Thursday, December 22, 2005

Questions of Perception


Taken at 1:27 AM (EST). The Moon is 64 percent of full.

Hours before the Moon rose last night, Mary and I had returned to the painted brick column where 24 hours earlier she had pointed up to a spot below the overhang. The creature there hadn't moved in all that time and I wondered if it was dead. As I snapped more shots to compare with the first set, to see if the moth had moved any, a man from the local hospice center stepped outside and asked what we were doing....

"I think it's a Tersa Sphinx Moth, but I'm not sure," I said. It had the Tersa's wing shape and size. The horn at its rear was similar to the horn I'd seen on the caterpillar of the species, which I'd photographed on our kitchen screen not long ago.

And there my confusion lay. If it was a Tersa Sphinx it seemed half-moth, half-caterpillar. Was I looking at something caught in mid-metamorphosis? Had it died trying to emerge from its coccoon?

According to Bugguide.Net, Tersa Sphinx caterpillars "usually pupate in soil, though some form loose coccoons among leaf litter." If this one was pupating it was very much in the wrong place.



This morning I got the ID and the good news. Bugguide.Net's Patrick Coin identified this as a male Mournful Sphinx Moth (Enyo lugubris). He wrote, "I've seen them sit in one place for a long time in cool weather--they do appear to be dead, but I'm sure your moth is very much alive."

That made me grin. Actually, it made me whoop.

According to the site, the Mournful Sphinx ranges from southern North America into the neotropics and its habitat is "presumably" forest edges.
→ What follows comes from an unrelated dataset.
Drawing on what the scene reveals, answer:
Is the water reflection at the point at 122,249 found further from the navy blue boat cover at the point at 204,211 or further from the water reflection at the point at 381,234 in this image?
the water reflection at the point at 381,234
It spends its season all year in the tropics, August-November northward. "Larvae feed on grape family plants, Vitus, Ampelopsis, and Cissus species (Moths of North America). Pupation occurs in a shallow burrow in the soil. Adults fly during the day, and apparently at night, because they are attracted to lights. Flies in cold weather (pers. obs. P. Coin). Seems to be found in the coastal plain, and in particular, the outer coastal plain and barrier islands."

According to the U.S. Geological Survey's Northern Prairie Wildlife Research Center, this moth's range is "Northern Argentina and Uruguay north through Central America, the West Indies, and Mexico to Arizona; east to Florida and north to South Carolina. Strays to Arkansas, Michigan, and New York." The site's Florida map, on which individual counties are shaded where Mournful Sphinx have been found, does not yet include my county (Citrus), so I dashed off a report of my sighting.

After my meeting this afternoon I stopped back at the hospice, where news of the moth has traveled around the premises. The man who had come out to inquire was not in, but I left him a note and my card, so that he can access the photos if he wants. (Turns out he also does nature photography.) I was more than happy to give the folks at the center the good news that a living being was stationed outside their doors.

Last night's sky was so marvelously clear that I had a bumper crop of Moon photos that for me constitute "good", taken at various exposures and focal lengths. After putting together another stereoscopic shot I wondered whether I could do the same thing for something terrestrial.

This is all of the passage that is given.